Table 1Go compares the mean age, BMI, measurements of body fat distribution, fasting insulin, Si, HR, and the determinants of HRV for men and women in the study. Although the men and the women had similar age and BMI, the women had significantly greater bicep and tricep skinfold thicknesses. They also had higher fasting insulin levels and lower Si. Women also had higher resting HRs, higher HF power (representing vagal tone) but lower LF power (representing sympathetic with vagal tone), giving a higher ratio of HF to LF power, suggesting less sympathetic and more vagal drive. Because of these gender differences, the data for men and women are presented separately.
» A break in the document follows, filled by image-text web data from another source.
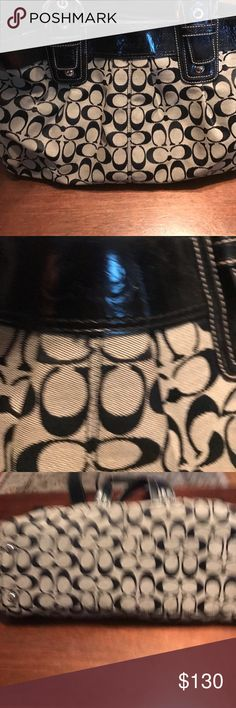 Black and gray coach purse Black and grey coach purse. Purse has three inside compartments. Purse has been carried and stored in my closet. There is some wear and tear noticeable. Coach Bags Shoulder Bags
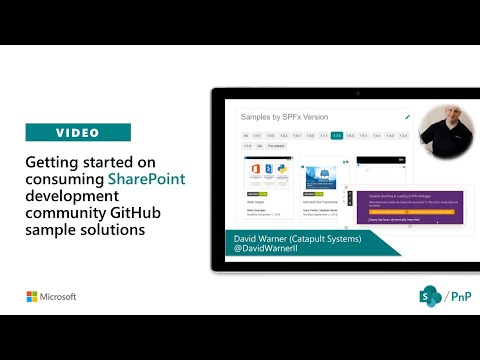 Preview of getting started on consuming SharePoint development community sample solutions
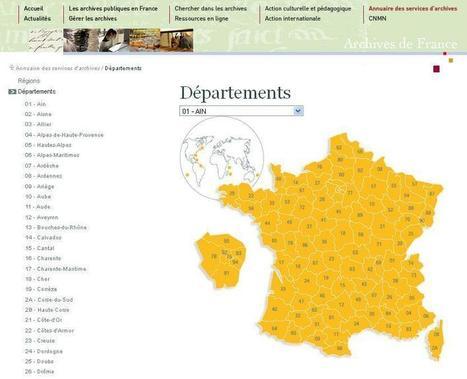 Annuaire des Archives Départementales et Communales | Ma Bretagne | Scoop.it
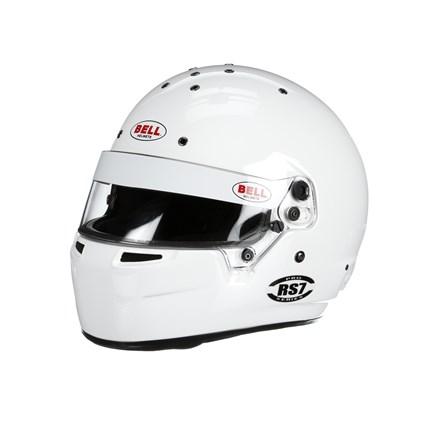 1ba3406dc09c7 Capacete Bell RS7 K -KART - Para pilotos de Kart - Fredy Kart ...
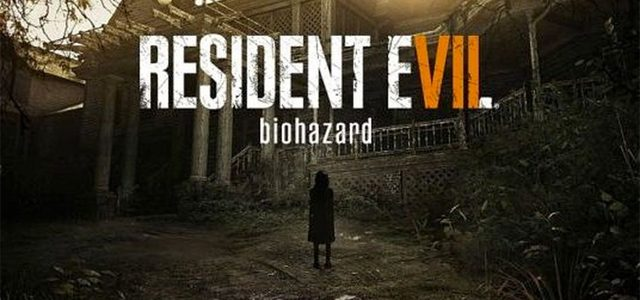 Resident Evil 7 becomes first non-Microsoft game to support Play Anywhere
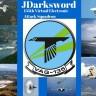 JDarksword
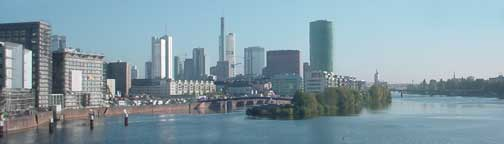 Frankfurt am Main, Germany - Photography by Mr.W.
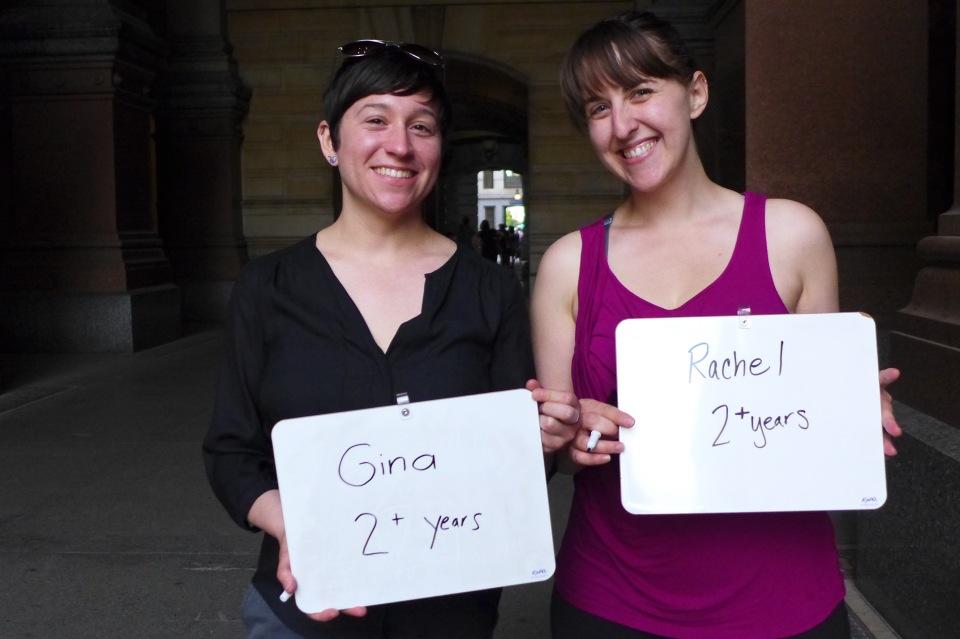 Philadelphia Gina and Rachel #oy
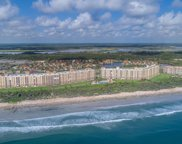 60 Surfview Drive Unit 424, Palm Coast image
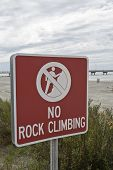 No escalada en roca
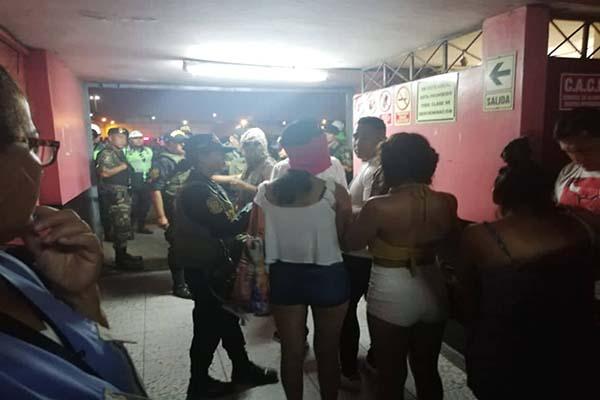 Autoridad edil también intervino los locales El trocadero y La salvaje, ambos ubicados en la Av. Argentina en el Callao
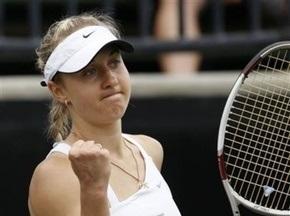 Wimbledon: Кутузова пробилась в финал квалификации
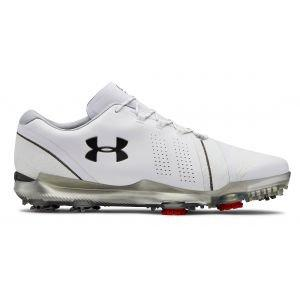 Under Armour Jordan Spieth 3 Golf Shoes - White/Overcast Gray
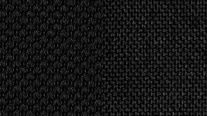 Maturin black fabric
Figure 1Go shows the relationship between Si and HR for men and women. Men, with a lower HR, were more insulin sensitive (r = -0.410, P = 0.004). However, in women, there was no association between Si and the resting HR (P = 0.67). Although Si correlated strongly with all indices of obesity in both genders (P < 0.001), HR was not associated with indices of obesity in either men or women. HR was higher in subjects reporting a lower level of physical activity (none, 69; moderate exercise or more, 64; P = 0.04) but was not associated with either smoking habit or alcohol consumption. In a multiple regression analysis in men (with Si as the dependent variable and HR, BMI, and the usual level of physical activity as independent variables), the effects of HR (P < 0.001) and BMI (P = 0.001), but not physical activity, were statistically significant. In a similar regression analysis in women, Si was associated with BMI (P < 0.001) but not HR or physical activity. The interaction between gender and HR was tested in a least-squares regression model with Si as the dependent variable and BMI, HR, gender, and the interaction term (gender x HR). The interaction term was significant at P = 0.002.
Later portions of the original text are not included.